In our verse, Jesus confronts their hypocrisy. It’s not that their commitment to tithing is irrelevant. The problem is that they are meticulously zealous in tithing herbs but neglect “justice and mercy and faithfulness” (cf. Micah 6:8). It’s the equivalent of nitpicking over commas while disregarding words altogether. It’s loving rituals, lesser things, over relationships, greater things. What meaning could commas have while living an independent existence on an empty page? The same goes for rituals without relationships. There is no meaning in life without relationships, and no relationship can last without the triad of justice, mercy, and faithfulness. Justice guards the duties we have for each other and for God. Mercy steps in when we break them. And faithfulness is our devoted allegiance to God and each other. Without the living syntax of this triad arranging our vertical and horizontal lives, our narratives cannot hold; our lives have no meaning.
So if life were a book, how would you write it? Jesus teaches that you should write it with “justice and mercy and faithfulness […] without neglecting the others.” His call is to be faithful in both the lesser and the greater things. You might have a question mark about how such obedience is possible for your script. Expert writer or not, unintentional typos are bound to appear on almost every page. But don’t let syntax or misplaced commas overwhelm or overburden you. Obedience, like good writing, takes time and practice, period.
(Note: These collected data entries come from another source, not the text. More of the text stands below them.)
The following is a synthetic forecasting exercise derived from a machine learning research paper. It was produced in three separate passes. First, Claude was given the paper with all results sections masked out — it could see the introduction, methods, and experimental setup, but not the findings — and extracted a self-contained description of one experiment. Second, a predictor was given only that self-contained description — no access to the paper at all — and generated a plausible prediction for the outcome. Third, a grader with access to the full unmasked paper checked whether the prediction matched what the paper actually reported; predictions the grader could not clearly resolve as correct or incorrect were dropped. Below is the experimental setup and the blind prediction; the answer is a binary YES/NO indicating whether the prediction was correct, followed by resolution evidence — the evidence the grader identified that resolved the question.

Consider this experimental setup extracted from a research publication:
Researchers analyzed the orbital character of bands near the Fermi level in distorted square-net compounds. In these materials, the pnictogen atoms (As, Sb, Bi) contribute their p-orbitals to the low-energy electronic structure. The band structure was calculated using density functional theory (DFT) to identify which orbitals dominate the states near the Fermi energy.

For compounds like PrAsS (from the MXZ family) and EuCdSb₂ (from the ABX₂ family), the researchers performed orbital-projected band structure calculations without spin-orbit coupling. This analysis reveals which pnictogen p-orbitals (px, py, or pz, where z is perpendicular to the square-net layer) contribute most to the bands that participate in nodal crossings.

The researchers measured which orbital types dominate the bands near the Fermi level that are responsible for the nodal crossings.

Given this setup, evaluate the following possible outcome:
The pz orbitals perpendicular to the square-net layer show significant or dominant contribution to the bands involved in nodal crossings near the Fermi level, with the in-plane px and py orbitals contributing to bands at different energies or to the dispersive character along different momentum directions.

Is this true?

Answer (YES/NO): NO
Write faithfully, not for public recognition like the Pharisees (vv. 5-7, 28a) but for the joy of following the faithfulness of Jesus. He established a covenant on your behalf through His death – He signed a contract making your book publishable (26:28). Eternal royalties are awaiting you (5:12).
All in all, the book you write with Jesus is worth living. Write page after page after page faithfully in both lesser and greater things. That way, you stay as far as possible from the exclamation point of Matthew 23:23, “Woe to you, scribes and Pharisees, hypocrites!”
Lord, Great is Your faithfulness. Your justice and mercy never fail. They are new every morning. You are faithful, and I have been called into the fellowship of Your Son, Jesus Christ, my Lord. Empower me to embody the faithfulness of Jesus in word and deed, in lesser and greater things. Amen.